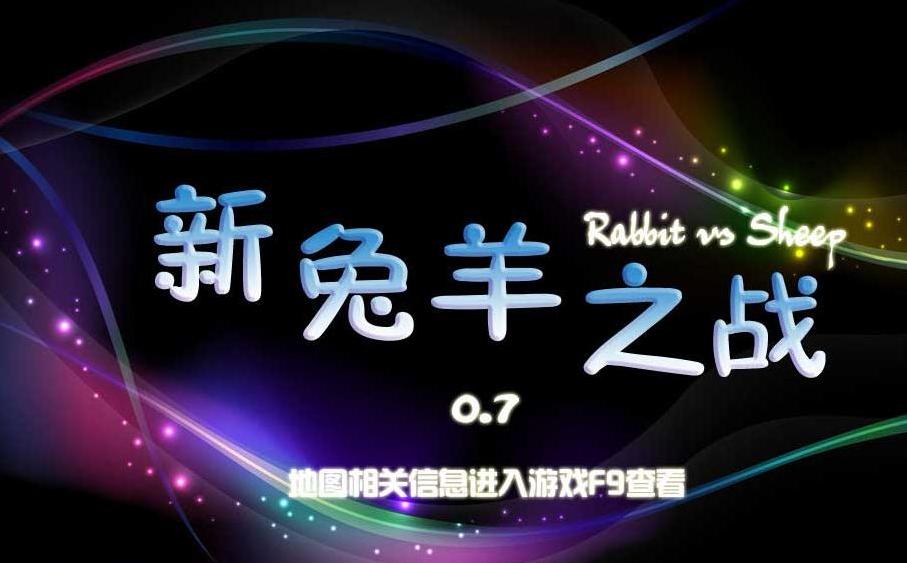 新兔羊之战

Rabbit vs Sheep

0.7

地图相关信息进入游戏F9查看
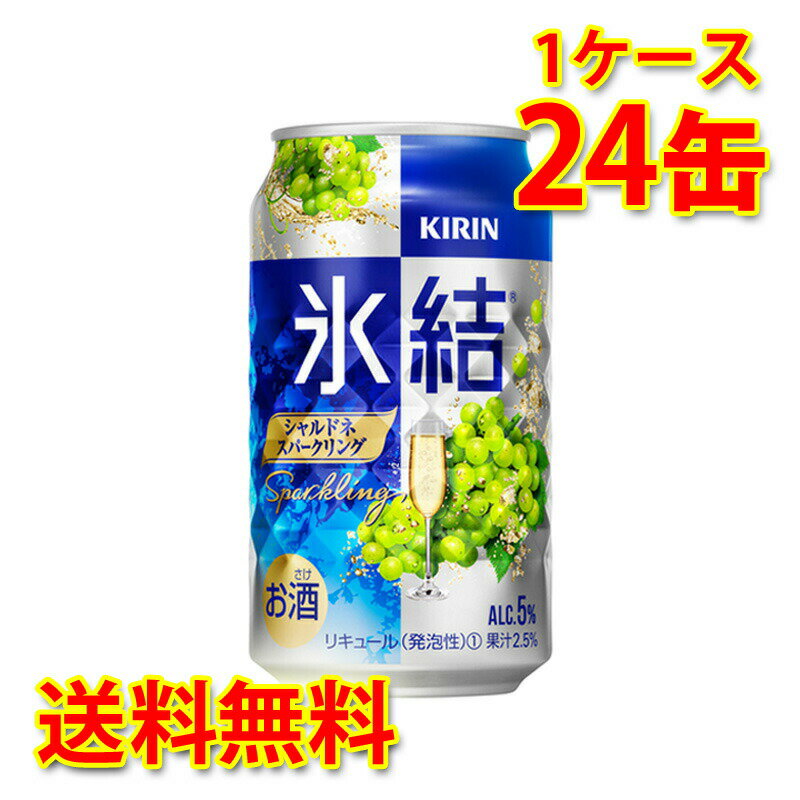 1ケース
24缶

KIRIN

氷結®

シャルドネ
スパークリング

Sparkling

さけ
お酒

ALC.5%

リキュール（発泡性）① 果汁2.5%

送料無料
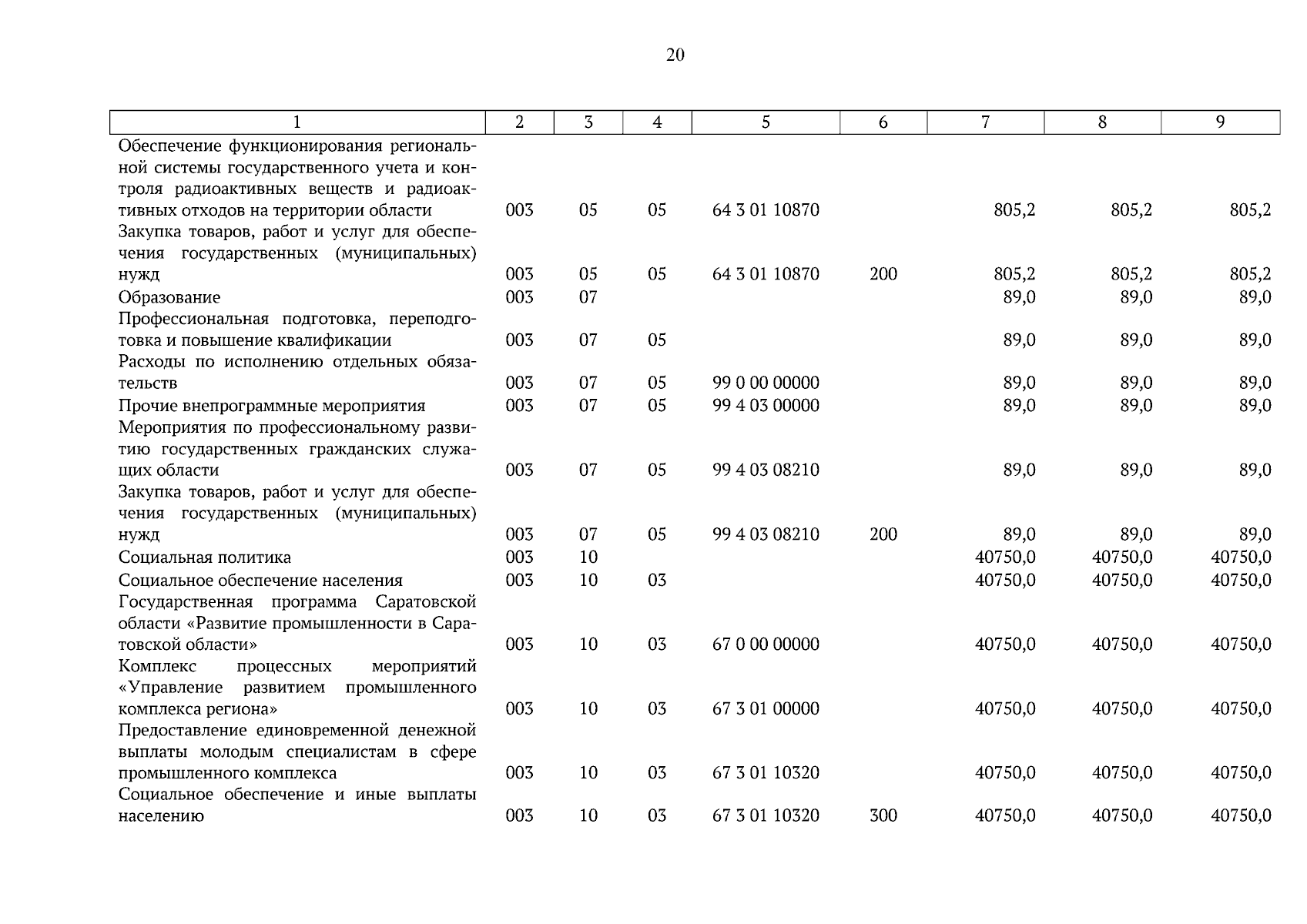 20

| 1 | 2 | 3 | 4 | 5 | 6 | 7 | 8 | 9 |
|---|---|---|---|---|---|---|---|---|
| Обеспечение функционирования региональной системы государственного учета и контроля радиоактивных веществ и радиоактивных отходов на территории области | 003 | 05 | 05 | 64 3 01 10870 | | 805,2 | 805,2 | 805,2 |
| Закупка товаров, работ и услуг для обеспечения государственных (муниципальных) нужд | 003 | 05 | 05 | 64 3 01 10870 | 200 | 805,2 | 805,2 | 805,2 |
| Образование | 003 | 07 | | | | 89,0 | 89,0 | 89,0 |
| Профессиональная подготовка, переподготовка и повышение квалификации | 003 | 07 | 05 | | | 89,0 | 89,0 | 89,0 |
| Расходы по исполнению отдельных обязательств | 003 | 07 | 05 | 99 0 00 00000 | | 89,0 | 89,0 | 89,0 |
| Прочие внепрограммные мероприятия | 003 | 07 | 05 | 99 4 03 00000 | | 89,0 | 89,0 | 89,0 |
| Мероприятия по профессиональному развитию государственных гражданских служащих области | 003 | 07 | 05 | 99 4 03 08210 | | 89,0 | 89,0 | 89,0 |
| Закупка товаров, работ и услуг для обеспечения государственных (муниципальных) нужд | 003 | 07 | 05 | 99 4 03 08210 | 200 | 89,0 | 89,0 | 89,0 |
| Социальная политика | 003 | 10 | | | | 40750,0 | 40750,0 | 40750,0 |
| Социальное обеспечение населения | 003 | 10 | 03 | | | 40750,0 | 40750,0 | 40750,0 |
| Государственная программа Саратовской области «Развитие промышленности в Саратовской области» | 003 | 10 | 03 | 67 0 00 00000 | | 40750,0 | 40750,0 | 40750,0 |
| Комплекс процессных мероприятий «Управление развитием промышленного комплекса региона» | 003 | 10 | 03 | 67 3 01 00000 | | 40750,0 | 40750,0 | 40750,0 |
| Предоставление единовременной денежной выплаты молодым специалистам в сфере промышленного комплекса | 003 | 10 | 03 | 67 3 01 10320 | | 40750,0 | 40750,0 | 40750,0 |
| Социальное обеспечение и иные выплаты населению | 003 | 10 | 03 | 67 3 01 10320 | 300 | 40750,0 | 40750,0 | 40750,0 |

.....

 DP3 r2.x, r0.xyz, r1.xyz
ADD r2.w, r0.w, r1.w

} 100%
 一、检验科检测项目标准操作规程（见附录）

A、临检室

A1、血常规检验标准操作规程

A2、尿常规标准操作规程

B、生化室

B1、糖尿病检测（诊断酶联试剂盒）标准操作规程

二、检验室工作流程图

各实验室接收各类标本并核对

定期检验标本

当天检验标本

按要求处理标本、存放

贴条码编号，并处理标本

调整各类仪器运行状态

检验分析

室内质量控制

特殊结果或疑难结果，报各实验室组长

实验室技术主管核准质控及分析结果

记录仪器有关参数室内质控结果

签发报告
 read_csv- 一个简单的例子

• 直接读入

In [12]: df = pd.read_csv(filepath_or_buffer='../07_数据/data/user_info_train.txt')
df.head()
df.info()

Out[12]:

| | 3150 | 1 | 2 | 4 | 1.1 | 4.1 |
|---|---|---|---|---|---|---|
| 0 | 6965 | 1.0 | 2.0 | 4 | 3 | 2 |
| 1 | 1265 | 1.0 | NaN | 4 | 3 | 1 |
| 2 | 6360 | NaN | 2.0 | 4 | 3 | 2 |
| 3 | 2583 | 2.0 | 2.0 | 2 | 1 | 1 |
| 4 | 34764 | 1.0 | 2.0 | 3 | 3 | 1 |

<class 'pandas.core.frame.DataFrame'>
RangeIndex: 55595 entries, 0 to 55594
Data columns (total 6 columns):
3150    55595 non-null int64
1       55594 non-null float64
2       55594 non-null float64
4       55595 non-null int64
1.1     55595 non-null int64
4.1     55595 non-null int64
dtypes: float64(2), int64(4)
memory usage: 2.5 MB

.....

--- EXERCISE DESCRIPTION ---
Read the entries above and find each line holding the word "муниципальных". Copy it out.

--- RESPONSE ---
| Закупка товаров, работ и услуг для обеспечения государственных (муниципальных) нужд | 003 | 05 | 05 | 64 3 01 10870 | 200 | 805,2 | 805,2 | 805,2 |
| Закупка товаров, работ и услуг для обеспечения государственных (муниципальных) нужд | 003 | 07 | 05 | 99 4 03 08210 | 200 | 89,0 | 89,0 | 89,0 |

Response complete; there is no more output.